== Bloque de texto ==

Ya lo dice el diccionario de la Real Academia, el abrojo es una planta espinosa de la familia de las cigofiláceas, perjudicial para los sembrados. Lo malo del abrojo es que tiene una extraña cualidad que lo hace sumamente atractivo. A parte de los malditos espinos, que ocupan todo su cuerpo central, en él despunta una flor amarilla, perfectamente delineada, como si alguien se hubiera tomado mucho esmero en diseñarla. Seguro que las abejas se la disputan como candidatos a quedársela. De lejos dan ganas de aventurarse y saber de dónde viene toda esa belleza tan delicada, hasta que te topas con los espinos y la lías. La semilla que cae entre abrojos son las personas que han oído la Palabra de Dios pero que dejándose llevar por los afanes, riquezas y placeres de la vida, se quedan sofocados y no llegan a dar fruto maduro.

===
== Filas listadas ==

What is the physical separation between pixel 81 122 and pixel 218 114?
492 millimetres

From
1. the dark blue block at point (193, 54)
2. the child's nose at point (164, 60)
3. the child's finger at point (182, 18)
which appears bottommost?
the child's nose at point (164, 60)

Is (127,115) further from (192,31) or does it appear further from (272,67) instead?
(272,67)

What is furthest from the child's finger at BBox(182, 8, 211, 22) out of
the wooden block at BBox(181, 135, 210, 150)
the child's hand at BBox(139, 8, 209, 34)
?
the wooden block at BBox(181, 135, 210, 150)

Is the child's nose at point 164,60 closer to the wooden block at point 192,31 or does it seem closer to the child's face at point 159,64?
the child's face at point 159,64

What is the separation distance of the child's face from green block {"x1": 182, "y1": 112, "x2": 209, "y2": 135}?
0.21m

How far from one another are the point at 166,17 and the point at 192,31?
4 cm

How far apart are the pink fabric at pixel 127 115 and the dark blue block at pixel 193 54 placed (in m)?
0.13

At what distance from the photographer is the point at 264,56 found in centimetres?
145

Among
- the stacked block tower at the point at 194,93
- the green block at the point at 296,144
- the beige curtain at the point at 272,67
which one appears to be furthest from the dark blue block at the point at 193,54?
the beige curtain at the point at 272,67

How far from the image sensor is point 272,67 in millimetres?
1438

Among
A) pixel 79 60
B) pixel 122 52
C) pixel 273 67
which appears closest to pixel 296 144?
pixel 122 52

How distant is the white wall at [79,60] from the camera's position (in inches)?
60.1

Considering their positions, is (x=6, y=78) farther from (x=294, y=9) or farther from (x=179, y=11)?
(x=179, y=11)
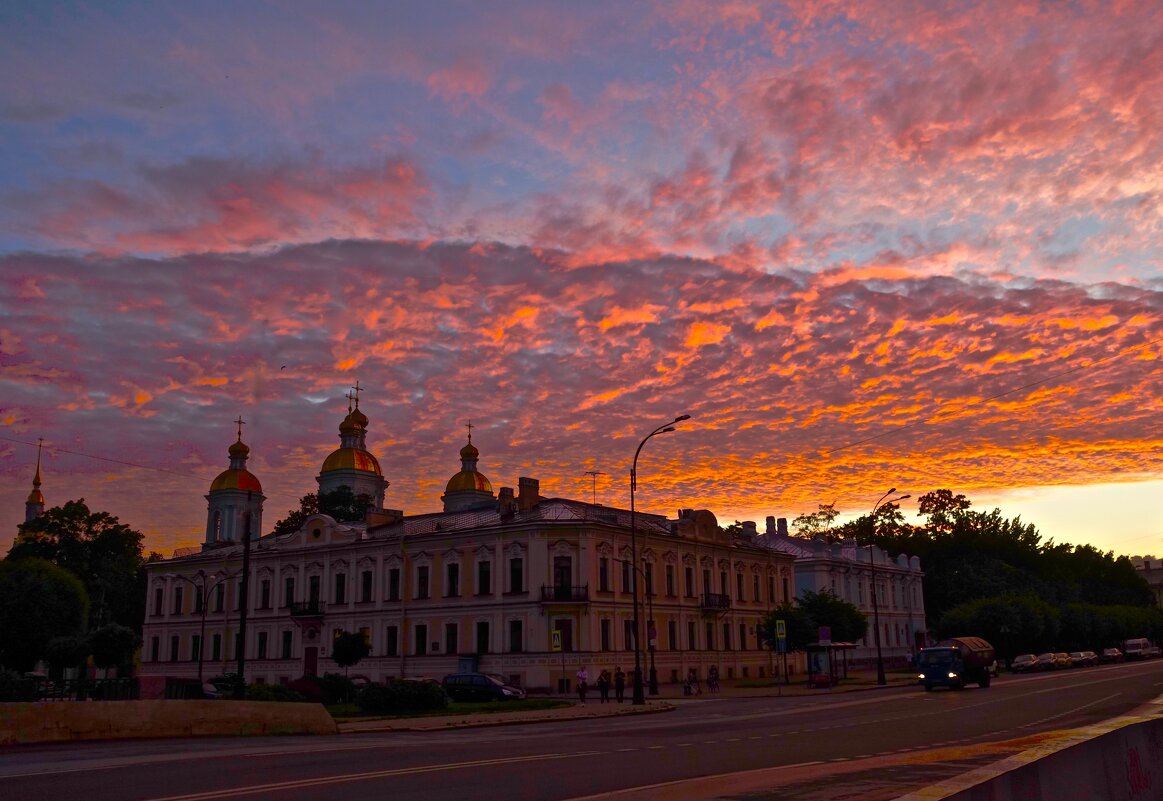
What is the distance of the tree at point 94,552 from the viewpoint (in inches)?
3713

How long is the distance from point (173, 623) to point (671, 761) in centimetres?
6777

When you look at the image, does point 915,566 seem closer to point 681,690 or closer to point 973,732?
point 681,690

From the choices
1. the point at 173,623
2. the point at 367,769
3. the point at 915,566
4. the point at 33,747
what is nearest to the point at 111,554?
the point at 173,623

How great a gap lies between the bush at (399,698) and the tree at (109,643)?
25916 mm

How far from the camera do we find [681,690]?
57.8m

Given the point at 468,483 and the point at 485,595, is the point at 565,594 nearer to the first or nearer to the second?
the point at 485,595

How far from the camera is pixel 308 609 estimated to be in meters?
67.4

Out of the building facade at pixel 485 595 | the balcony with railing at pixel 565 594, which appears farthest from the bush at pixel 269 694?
the balcony with railing at pixel 565 594

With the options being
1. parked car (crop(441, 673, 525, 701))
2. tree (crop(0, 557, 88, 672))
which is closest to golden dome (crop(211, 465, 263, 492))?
tree (crop(0, 557, 88, 672))

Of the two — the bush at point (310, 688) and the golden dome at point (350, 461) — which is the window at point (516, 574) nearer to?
the bush at point (310, 688)

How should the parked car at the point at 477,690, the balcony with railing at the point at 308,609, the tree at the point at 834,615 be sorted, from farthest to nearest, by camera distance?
the balcony with railing at the point at 308,609
the tree at the point at 834,615
the parked car at the point at 477,690

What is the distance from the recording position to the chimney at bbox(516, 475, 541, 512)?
64812 mm

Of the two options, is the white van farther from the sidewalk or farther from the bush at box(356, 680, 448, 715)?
the bush at box(356, 680, 448, 715)

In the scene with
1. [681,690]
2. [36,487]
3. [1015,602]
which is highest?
[36,487]
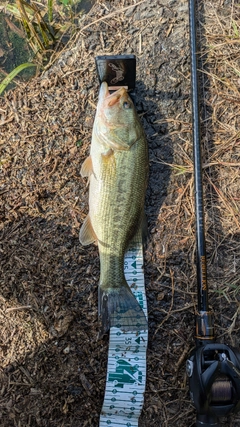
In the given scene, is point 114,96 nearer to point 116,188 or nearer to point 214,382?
point 116,188

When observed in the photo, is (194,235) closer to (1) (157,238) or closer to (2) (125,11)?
(1) (157,238)

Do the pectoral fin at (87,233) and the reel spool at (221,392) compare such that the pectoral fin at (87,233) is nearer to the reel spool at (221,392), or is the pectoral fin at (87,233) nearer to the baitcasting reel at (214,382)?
the baitcasting reel at (214,382)

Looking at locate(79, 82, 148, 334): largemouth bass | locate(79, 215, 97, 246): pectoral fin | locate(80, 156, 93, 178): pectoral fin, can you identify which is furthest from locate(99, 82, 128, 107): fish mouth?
locate(79, 215, 97, 246): pectoral fin

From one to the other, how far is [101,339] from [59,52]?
8.16 feet

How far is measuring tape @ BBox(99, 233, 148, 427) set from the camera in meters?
2.76

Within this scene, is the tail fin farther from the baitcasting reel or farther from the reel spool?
the reel spool

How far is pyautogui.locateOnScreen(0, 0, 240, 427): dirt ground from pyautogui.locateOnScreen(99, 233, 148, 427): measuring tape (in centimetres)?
6

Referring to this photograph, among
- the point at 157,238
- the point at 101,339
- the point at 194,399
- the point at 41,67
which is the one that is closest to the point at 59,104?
the point at 41,67

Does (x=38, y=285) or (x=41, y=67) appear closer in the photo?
(x=38, y=285)

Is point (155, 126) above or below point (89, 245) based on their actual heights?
above

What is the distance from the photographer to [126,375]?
9.15 ft

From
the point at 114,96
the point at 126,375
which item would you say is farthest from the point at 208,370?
the point at 114,96

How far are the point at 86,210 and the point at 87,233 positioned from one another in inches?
10.5

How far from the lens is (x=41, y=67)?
10.7ft
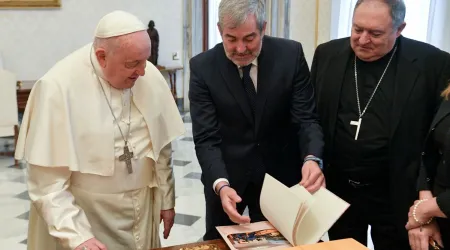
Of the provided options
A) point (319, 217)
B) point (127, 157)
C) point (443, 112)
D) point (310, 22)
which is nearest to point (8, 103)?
point (310, 22)

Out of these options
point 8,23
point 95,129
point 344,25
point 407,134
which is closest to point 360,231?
point 407,134

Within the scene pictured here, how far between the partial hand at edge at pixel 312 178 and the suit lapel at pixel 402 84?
0.50m

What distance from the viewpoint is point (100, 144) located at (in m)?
1.90

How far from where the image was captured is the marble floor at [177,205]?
13.0 feet

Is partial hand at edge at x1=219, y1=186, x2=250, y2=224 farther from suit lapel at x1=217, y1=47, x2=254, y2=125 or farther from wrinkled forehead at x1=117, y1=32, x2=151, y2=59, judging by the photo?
wrinkled forehead at x1=117, y1=32, x2=151, y2=59

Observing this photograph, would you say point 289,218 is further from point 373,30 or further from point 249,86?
point 373,30

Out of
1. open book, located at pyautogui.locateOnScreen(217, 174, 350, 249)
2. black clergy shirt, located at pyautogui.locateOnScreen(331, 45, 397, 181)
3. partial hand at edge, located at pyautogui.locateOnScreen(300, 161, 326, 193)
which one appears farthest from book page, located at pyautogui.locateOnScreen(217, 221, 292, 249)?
→ black clergy shirt, located at pyautogui.locateOnScreen(331, 45, 397, 181)

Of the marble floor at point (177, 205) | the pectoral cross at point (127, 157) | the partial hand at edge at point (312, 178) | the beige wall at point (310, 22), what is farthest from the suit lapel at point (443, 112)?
the beige wall at point (310, 22)

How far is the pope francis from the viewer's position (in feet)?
5.84

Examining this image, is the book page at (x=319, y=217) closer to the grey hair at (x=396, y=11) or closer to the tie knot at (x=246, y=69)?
the tie knot at (x=246, y=69)

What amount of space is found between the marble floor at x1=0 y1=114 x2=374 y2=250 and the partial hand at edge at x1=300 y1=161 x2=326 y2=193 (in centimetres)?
220

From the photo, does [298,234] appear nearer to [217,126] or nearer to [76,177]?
[217,126]

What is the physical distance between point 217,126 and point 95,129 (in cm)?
53

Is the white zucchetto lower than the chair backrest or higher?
higher
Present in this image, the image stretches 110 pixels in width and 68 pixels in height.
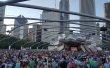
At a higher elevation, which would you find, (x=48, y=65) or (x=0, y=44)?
(x=48, y=65)

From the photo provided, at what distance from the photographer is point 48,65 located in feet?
80.8

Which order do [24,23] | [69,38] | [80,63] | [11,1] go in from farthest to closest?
[69,38], [24,23], [80,63], [11,1]

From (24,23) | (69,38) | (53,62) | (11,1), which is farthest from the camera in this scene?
(69,38)

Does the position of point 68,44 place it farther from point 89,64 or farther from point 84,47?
point 89,64

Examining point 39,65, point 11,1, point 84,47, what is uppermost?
point 11,1

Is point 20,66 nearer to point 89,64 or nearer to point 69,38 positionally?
point 89,64

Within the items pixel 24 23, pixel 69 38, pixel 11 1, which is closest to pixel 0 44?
pixel 69 38

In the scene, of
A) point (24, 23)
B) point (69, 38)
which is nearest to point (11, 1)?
point (24, 23)

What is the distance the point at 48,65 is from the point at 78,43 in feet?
350

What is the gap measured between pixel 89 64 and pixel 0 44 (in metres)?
77.4

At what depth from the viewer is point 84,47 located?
13775 centimetres

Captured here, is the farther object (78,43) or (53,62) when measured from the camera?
(78,43)

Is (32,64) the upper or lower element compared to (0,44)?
upper

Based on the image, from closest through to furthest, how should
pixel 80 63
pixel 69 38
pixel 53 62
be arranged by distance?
pixel 80 63
pixel 53 62
pixel 69 38
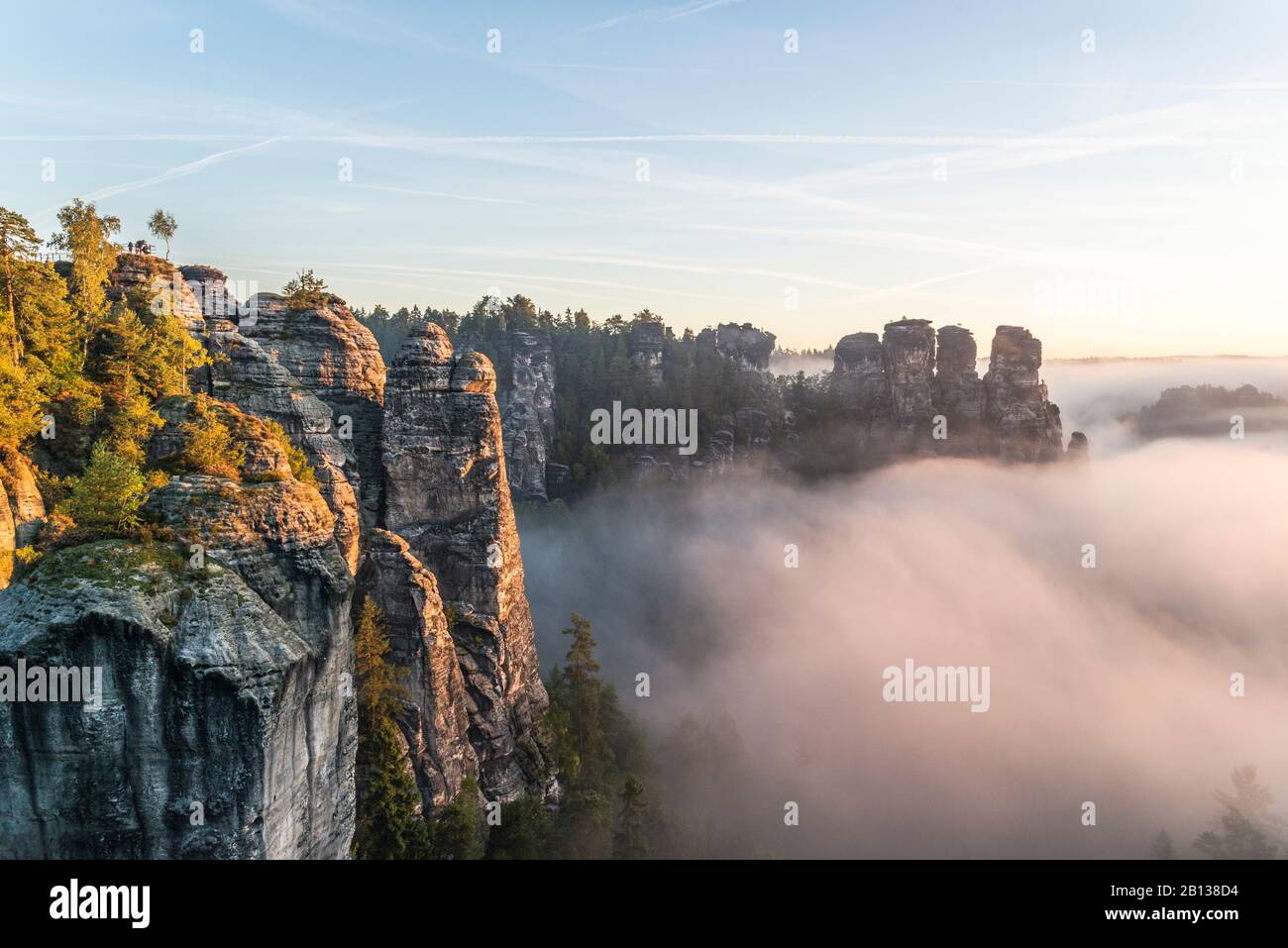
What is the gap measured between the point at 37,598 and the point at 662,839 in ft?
Result: 155

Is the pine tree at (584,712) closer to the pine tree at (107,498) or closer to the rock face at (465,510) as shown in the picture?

===

◆ **Ejercicio 1**
Indica si cada enunciado concuerda con el texto sobre el abrojo y responde «sí» o «no», citando literalmente las palabras del texto que lo deciden.
(a) El abrojo pertenece a la familia de las cigofiláceas.
(b) La flor del abrojo es de color blanco.
(c) Las personas comparadas con la semilla que cae entre abrojos llegan a dar fruto maduro.
◆ **Ejercicio 2**
Prosigue el texto sobre el abrojo a partir de su última oración.

◆ **Respuesta final 1**
(a) Sí: «es una planta espinosa de la familia de las cigofiláceas».
(b) No: «en él despunta una flor amarilla».
(c) No: «se quedan sofocados y no llegan a dar fruto maduro».

◆ **Respuesta final 2**
Cuántas palabras certeras dice el Señor en este ejemplo para que entendamos lo que significa caer entre abrojos. Personalmente me entusiasman las palabras consideradas en sí mismas. Dice el argentino Andrés Newman, ?me maravilla que al principio haya sido el Verbo Si un acto de habla había creado el sentido, si en las palabras había revelaciones, entonces amarlas implicaba un ejercicio de trascendencia?. Un bellísimo homenaje a la palabra como fuente de comunicación y de presencia de lo divino. También en Emily Dickinson tenemos a otra apasionada de la palabra escrita, sólo que ella decía mucho más de lo que cualquier otro ser humano es capaz de producir con las palabras, ?a veces escribo una palabra, y me quedo mirándola, hasta que empieza a brillar?. Es lo que deberíamos hacer con la frase de los abrojos del Evangelio de hoy. Leerla mucho hasta que empiece a brillar nítidamente en nuestra conciencia, y nos haga comprender hasta qué punto nos afecta.
Todo lo que supone entrar en el abrojo, los afanes, las riquezas y los placeres de la vida, son elementos circunstanciales de la existencia, no su cogollo. Divinizaros o darles una importancia excesiva es sofocarse. No es que el Señor prohíba toda esa retahíla de cosas, sino que sabe que nos harán daño, porque el corazón no tiene ese destino. Sin embargo, la flor del abrojo nos llama la atención, nos envisca, nos hace perder el juicio y nos enredamos, como niños torpes. Las palabras del Señor nunca son una amenaza, ni siquiera un aviso, sino la constatación de un camino equivocado del que nos quiere salvaguardar.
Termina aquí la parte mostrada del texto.